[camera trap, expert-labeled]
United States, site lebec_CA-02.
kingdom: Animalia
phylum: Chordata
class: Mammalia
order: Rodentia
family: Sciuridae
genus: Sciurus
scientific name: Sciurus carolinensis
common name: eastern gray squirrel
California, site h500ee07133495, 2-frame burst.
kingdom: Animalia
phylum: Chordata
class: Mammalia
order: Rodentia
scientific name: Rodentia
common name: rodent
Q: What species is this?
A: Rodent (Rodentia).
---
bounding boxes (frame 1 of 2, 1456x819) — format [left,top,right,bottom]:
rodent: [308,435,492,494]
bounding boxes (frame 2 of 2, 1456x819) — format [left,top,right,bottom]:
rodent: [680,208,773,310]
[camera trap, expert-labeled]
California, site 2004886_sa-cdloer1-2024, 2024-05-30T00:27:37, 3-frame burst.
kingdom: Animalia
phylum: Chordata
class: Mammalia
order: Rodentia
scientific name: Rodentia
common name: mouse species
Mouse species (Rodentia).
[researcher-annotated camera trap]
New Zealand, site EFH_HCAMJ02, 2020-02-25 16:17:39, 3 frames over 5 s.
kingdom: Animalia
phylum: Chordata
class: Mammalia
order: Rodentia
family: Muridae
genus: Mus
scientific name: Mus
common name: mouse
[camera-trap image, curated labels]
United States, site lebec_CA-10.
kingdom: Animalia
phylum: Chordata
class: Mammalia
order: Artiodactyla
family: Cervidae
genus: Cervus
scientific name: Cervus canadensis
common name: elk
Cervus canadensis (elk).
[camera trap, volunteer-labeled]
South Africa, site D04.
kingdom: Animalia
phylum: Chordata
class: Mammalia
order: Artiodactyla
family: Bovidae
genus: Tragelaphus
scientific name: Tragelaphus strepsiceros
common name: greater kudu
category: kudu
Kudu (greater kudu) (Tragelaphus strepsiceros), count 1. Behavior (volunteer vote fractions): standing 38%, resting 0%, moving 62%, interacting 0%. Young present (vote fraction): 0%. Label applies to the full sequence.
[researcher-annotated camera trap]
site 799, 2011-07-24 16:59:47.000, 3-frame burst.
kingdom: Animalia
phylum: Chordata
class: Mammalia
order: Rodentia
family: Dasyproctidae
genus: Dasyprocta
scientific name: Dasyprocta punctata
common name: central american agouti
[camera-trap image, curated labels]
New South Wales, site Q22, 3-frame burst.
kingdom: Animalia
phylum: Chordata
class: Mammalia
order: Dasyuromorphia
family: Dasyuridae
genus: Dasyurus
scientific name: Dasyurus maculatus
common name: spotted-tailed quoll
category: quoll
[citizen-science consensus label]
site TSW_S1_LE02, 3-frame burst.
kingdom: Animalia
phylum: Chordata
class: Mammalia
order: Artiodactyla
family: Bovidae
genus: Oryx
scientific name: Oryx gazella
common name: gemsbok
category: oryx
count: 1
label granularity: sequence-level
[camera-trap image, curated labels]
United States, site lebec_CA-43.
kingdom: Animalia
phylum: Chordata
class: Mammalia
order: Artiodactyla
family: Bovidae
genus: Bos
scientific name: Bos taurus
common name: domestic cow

**What you have to do:** Give the data back exactly as it stands.

**Task response:**
[camera trap, expert-labeled]
United States, site lebec_CA-02.
kingdom: Animalia
phylum: Chordata
class: Mammalia
order: Rodentia
family: Sciuridae
genus: Sciurus
scientific name: Sciurus carolinensis
common name: eastern gray squirrel
California, site h500ee07133495, 2-frame burst.
kingdom: Animalia
phylum: Chordata
class: Mammalia
order: Rodentia
scientific name: Rodentia
common name: rodent
Q: What species is this?
A: Rodent (Rodentia).
---
bounding boxes (frame 1 of 2, 1456x819) — format [left,top,right,bottom]:
rodent: [308,435,492,494]
bounding boxes (frame 2 of 2, 1456x819) — format [left,top,right,bottom]:
rodent: [680,208,773,310]
[camera trap, expert-labeled]
California, site 2004886_sa-cdloer1-2024, 2024-05-30T00:27:37, 3-frame burst.
kingdom: Animalia
phylum: Chordata
class: Mammalia
order: Rodentia
scientific name: Rodentia
common name: mouse species
Mouse species (Rodentia).
[researcher-annotated camera trap]
New Zealand, site EFH_HCAMJ02, 2020-02-25 16:17:39, 3 frames over 5 s.
kingdom: Animalia
phylum: Chordata
class: Mammalia
order: Rodentia
family: Muridae
genus: Mus
scientific name: Mus
common name: mouse
[camera-trap image, curated labels]
United States, site lebec_CA-10.
kingdom: Animalia
phylum: Chordata
class: Mammalia
order: Artiodactyla
family: Cervidae
genus: Cervus
scientific name: Cervus canadensis
common name: elk
Cervus canadensis (elk).
[camera trap, volunteer-labeled]
South Africa, site D04.
kingdom: Animalia
phylum: Chordata
class: Mammalia
order: Artiodactyla
family: Bovidae
genus: Tragelaphus
scientific name: Tragelaphus strepsiceros
common name: greater kudu
category: kudu
Kudu (greater kudu) (Tragelaphus strepsiceros), count 1. Behavior (volunteer vote fractions): standing 38%, resting 0%, moving 62%, interacting 0%. Young present (vote fraction): 0%. Label applies to the full sequence.
[researcher-annotated camera trap]
site 799, 2011-07-24 16:59:47.000, 3-frame burst.
kingdom: Animalia
phylum: Chordata
class: Mammalia
order: Rodentia
family: Dasyproctidae
genus: Dasyprocta
scientific name: Dasyprocta punctata
common name: central american agouti
[camera-trap image, curated labels]
New South Wales, site Q22, 3-frame burst.
kingdom: Animalia
phylum: Chordata
class: Mammalia
order: Dasyuromorphia
family: Dasyuridae
genus: Dasyurus
scientific name: Dasyurus maculatus
common name: spotted-tailed quoll
category: quoll
[citizen-science consensus label]
site TSW_S1_LE02, 3-frame burst.
kingdom: Animalia
phylum: Chordata
class: Mammalia
order: Artiodactyla
family: Bovidae
genus: Oryx
scientific name: Oryx gazella
common name: gemsbok
category: oryx
count: 1
label granularity: sequence-level
[camera-trap image, curated labels]
United States, site lebec_CA-43.
kingdom: Animalia
phylum: Chordata
class: Mammalia
order: Artiodactyla
family: Bovidae
genus: Bos
scientific name: Bos taurus
common name: domestic cow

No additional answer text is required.